Ohio is one of 24 states that does not require voters to register with a particular party. This means there is no official record of voter party affiliation.  However, the need for these voter files is diminishing, as 64% of the electorate are crossing lines when they vote.* Both of these factors underscore the need to understand the platforms and specific policy issues that determine how Ohioans will cast their vote.

Resonate took a deeper look at Ohio’s voters. Thirty-six percent report voting Democratic, 30% Republican, and 27% Swing (those who are willing to cross party lines at least some of the time).
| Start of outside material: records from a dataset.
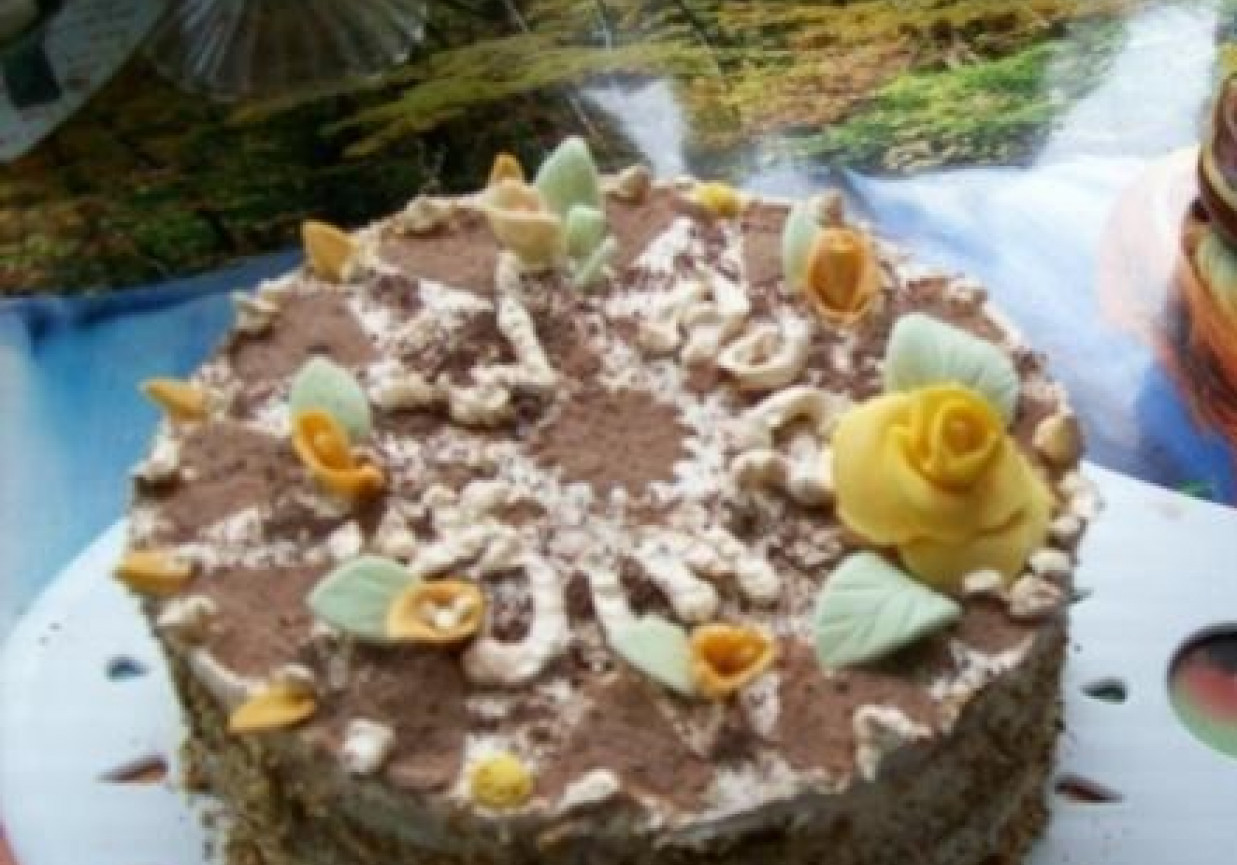 Kokosowo-orzechowy - włoski tort foto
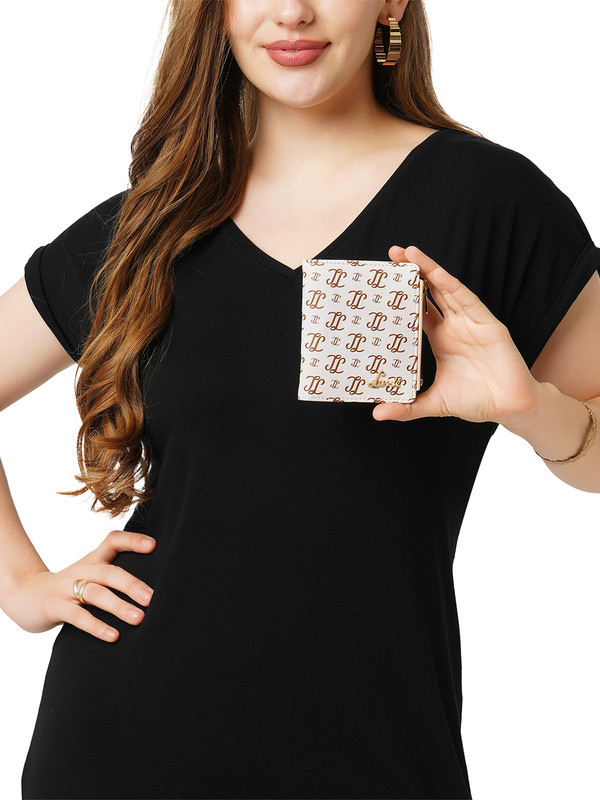 LAVIE Women Casual Beige Artificial Leather Wallet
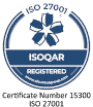 Seal Colour Alcumus ISOQAR 27001 footer 1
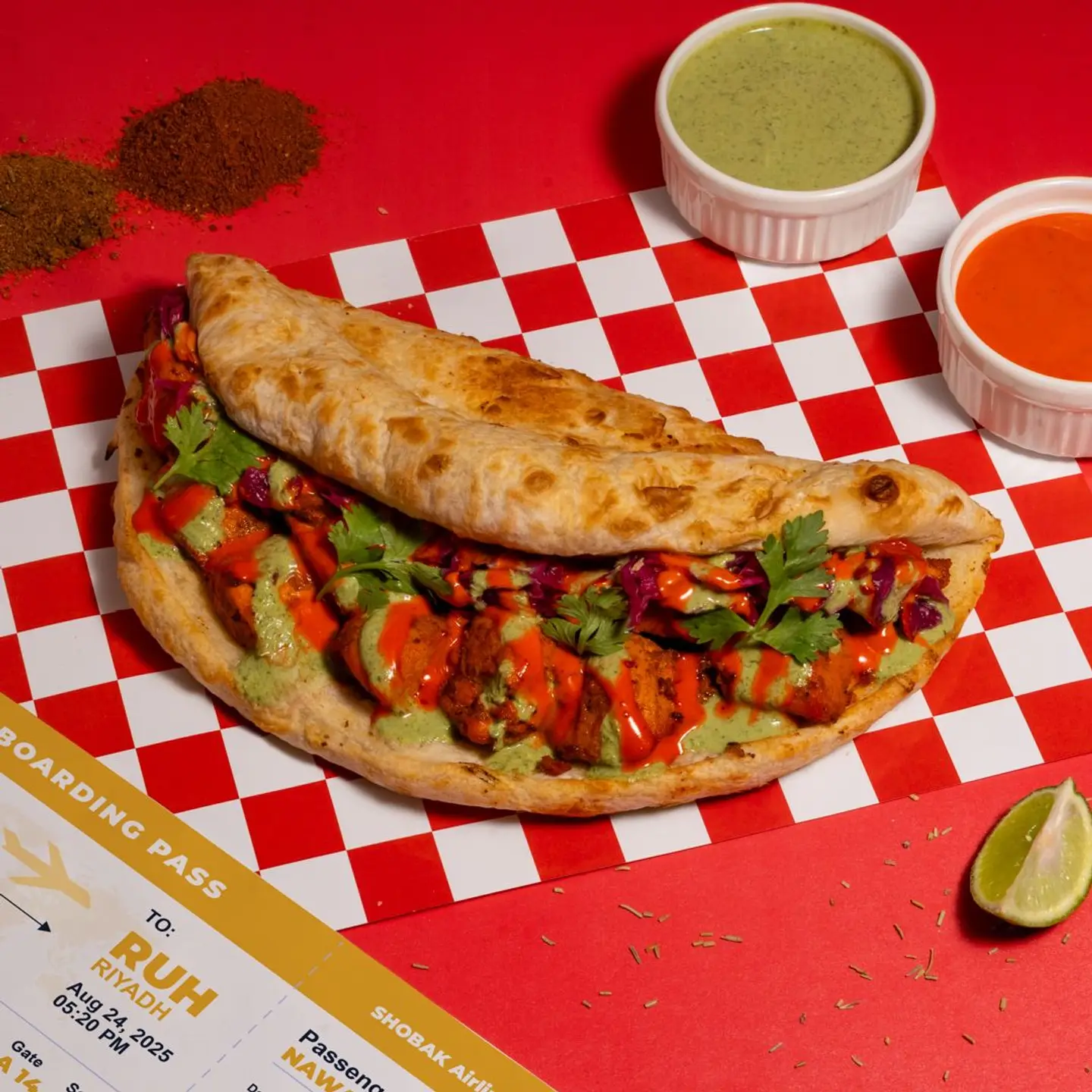 Tikka Chicken Pizzettas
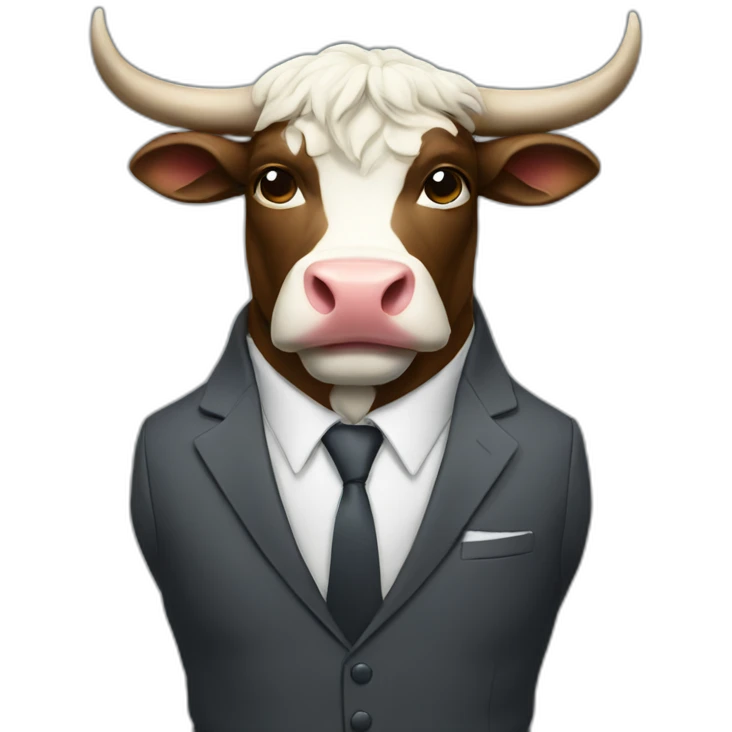 bull with suit emoji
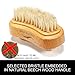 Two-side Wooden Nails Brushes for Fingers, Natural Wood and Bristle Cleaning Acrylic Nail Art Brush, Fingernail & Toenail brushes for Women, Men, Girls, Manicure Pedicure Nail Scrubber Home & Salon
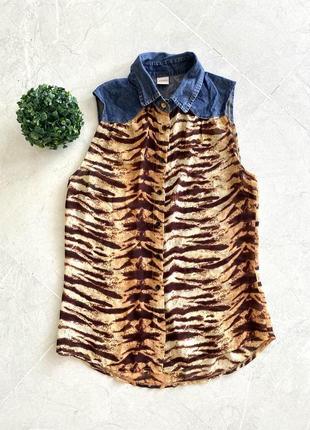 Рубашка леопардовая zebra xs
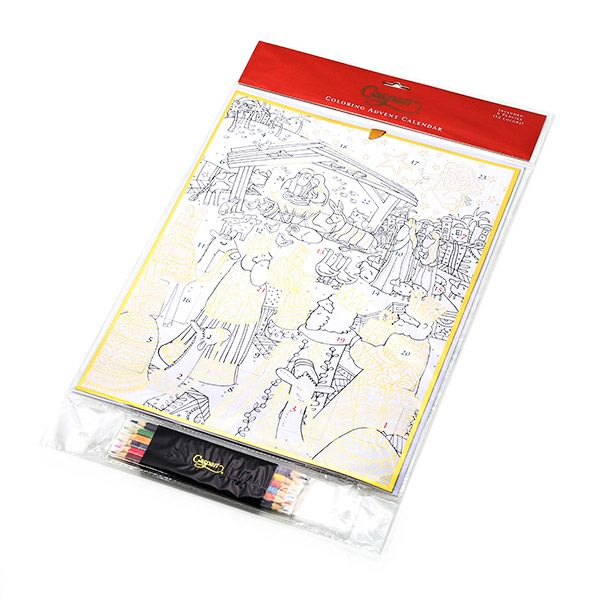 カスパリ カラーリング アドベントカレンダー 色鉛筆付き XADVUS265 ネイティビティ 32×42cm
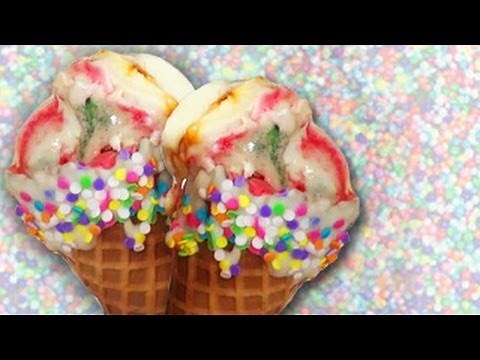 Rainbow Tie-Dye Ice-Cream Recipe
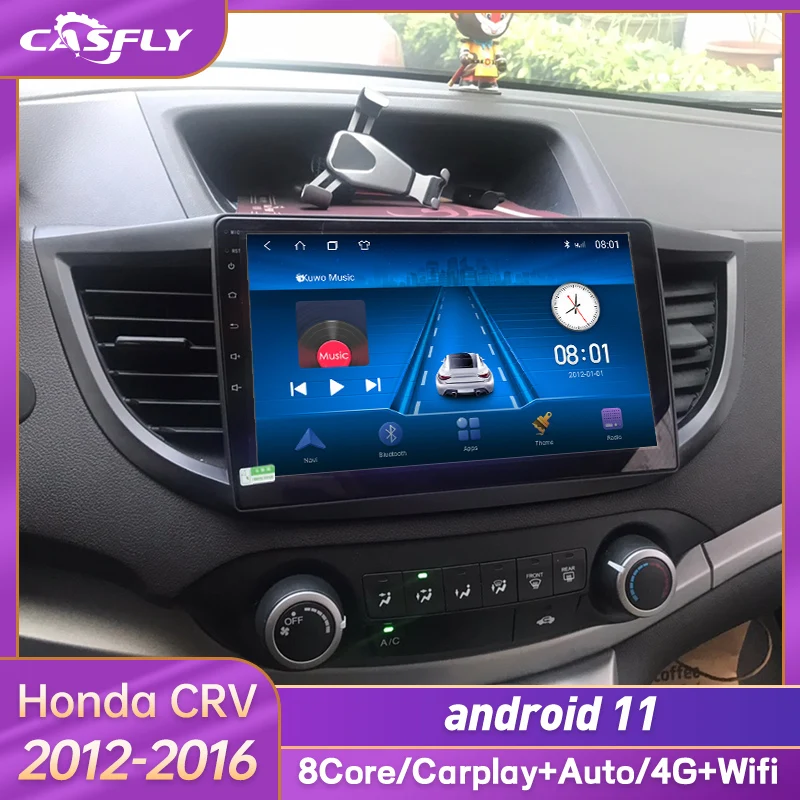 

Android 11 Car Radio For Honda CRV CR-V 4 RM RE 2012-2016 Multimedia Video Player 2 din DSP 4G+64G GPS Navigaion Head Unit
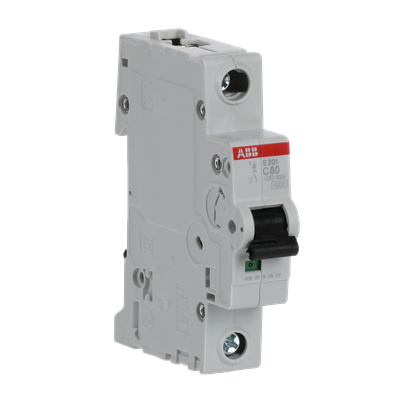Автомат 80А, 1 полюс, тип C, S201-C80 ABB 2CDS251001R0804 - фото 161928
We also looked at how these voters choose their candidates based on their platform positions; there are stark differences in the top issues for Democratic and Republican voters.  Healthcare and job creation are tied for the top issue for Democratic voters, with 56% citing it as a key platform issue.  They also look a candidate’s stance on entitlement programs (44%).  Republicans are looking at government spending (60%), balanced budget (50%) and defense/military (41%). Swing Voters are focused on government spending (47%), job creation (45%) and healthcare (39%).

If either side is looking to win over “soft” voters from the other, they won’t do it based on social issues. Traditional marriage/gay rights remain hot button issues for both, as well as race/gender equality and pro-choice on the left and pro-life and 2nd amendment rights on the right.

As campaigns consider this statewide data, they should also account for nuances within the congressional districts. We drilled down on OH-6 to take a closer look.

Voters within OH-6 skew slightly more Republican (31%) and Swing (28%). But unlike voters on the state level, there is one consistent consideration for voters: job creation. For Republican voters, it replaces military/defense issues. Education overtakes entitlement for Democratic voters.  The top 3 platforms for Swing voting remain the same.